Data listing:
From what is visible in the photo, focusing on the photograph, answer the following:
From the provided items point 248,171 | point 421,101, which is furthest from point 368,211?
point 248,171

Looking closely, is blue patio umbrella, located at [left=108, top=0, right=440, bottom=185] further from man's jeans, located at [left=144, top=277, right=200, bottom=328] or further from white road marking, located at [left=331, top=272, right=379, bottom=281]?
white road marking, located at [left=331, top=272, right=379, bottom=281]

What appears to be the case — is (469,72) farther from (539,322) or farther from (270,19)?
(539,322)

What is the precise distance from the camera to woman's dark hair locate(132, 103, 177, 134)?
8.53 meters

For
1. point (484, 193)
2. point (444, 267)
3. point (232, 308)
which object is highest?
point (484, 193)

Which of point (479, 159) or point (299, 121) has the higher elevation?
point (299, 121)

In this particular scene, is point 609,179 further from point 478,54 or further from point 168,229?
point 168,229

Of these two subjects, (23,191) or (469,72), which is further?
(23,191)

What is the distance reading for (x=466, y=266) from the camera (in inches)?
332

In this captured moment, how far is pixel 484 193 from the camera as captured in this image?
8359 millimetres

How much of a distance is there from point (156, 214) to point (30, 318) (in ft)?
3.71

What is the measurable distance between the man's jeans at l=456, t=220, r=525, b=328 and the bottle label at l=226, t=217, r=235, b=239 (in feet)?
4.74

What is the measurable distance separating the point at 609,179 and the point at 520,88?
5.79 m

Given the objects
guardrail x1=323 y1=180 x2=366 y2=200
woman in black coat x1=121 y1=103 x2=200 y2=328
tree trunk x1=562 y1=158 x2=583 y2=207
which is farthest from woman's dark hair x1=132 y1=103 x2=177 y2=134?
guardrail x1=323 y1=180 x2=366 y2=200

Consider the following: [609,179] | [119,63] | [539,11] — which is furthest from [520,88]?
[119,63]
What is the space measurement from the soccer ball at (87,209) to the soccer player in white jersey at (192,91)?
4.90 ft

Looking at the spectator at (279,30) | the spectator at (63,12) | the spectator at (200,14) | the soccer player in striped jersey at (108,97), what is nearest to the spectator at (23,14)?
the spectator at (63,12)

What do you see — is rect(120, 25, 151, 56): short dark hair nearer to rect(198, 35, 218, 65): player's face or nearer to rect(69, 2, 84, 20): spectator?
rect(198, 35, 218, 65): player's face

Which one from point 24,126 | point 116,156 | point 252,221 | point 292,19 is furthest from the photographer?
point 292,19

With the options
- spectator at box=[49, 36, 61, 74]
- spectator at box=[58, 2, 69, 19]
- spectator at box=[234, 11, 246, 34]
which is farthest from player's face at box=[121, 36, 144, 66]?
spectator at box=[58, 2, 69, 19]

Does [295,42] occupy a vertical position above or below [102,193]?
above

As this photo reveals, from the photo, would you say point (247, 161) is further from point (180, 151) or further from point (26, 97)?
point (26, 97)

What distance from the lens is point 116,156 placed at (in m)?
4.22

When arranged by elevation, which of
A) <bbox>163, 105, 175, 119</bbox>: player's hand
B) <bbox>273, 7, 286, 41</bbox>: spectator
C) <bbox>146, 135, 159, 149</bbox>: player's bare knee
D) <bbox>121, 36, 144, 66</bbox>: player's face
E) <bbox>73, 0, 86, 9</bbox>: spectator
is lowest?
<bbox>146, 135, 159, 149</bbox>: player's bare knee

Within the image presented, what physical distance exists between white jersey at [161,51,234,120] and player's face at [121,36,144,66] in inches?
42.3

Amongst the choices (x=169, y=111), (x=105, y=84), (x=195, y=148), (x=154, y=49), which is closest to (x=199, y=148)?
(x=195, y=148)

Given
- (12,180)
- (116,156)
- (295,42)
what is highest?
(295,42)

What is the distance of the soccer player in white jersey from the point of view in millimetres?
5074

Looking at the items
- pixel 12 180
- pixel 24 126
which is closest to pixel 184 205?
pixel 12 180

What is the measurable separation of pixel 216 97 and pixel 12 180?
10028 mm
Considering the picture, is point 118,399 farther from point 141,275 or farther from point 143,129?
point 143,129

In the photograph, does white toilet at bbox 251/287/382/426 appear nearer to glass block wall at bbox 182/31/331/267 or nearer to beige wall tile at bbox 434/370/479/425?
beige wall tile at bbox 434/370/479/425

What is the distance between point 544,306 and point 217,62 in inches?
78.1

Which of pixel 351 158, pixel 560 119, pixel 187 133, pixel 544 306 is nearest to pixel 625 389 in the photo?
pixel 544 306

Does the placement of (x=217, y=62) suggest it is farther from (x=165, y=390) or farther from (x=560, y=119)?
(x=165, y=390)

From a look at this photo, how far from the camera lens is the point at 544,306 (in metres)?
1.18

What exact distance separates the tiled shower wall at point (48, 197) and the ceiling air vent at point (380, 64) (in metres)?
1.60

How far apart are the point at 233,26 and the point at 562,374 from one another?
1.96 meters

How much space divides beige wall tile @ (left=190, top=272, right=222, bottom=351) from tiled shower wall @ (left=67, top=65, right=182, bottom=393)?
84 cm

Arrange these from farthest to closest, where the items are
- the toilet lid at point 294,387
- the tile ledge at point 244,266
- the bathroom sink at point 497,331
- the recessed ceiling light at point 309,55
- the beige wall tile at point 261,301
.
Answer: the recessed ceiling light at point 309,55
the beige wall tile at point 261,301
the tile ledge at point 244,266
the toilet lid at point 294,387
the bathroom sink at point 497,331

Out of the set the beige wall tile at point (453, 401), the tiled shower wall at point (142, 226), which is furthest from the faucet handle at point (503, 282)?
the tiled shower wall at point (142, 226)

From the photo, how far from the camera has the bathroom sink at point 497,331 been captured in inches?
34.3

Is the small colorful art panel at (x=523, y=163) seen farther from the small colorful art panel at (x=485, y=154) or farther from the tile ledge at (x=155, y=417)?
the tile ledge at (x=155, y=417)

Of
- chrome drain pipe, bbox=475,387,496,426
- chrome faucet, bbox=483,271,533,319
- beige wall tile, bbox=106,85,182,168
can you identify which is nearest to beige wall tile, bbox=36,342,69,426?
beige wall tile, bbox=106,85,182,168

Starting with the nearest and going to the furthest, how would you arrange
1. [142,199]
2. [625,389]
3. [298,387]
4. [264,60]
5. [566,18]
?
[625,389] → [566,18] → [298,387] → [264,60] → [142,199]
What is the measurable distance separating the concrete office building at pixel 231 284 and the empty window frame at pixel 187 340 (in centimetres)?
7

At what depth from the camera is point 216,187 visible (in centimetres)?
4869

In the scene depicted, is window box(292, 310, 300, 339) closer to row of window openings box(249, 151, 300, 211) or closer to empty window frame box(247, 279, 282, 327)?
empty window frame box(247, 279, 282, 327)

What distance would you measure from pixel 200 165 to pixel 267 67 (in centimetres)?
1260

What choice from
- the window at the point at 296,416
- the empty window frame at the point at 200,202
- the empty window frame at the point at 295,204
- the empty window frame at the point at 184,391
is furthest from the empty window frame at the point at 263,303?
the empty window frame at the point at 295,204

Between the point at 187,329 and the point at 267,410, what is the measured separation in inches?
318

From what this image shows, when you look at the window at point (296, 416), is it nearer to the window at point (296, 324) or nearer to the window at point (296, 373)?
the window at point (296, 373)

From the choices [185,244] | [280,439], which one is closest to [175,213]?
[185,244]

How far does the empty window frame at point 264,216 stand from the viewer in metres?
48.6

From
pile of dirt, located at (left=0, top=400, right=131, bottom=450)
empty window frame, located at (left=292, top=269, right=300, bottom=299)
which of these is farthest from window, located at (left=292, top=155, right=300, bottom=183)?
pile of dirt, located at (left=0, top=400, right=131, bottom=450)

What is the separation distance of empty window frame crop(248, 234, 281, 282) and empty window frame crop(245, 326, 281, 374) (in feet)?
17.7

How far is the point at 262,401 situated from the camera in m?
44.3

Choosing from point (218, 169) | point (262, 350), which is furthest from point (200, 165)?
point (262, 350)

Exercise objective: Gather every line of the material above that contains the word "much". Case counts.

Correct response:
How much of a distance is there from point (156, 214) to point (30, 318) (in ft)?
How much space divides beige wall tile @ (left=190, top=272, right=222, bottom=351) from tiled shower wall @ (left=67, top=65, right=182, bottom=393)?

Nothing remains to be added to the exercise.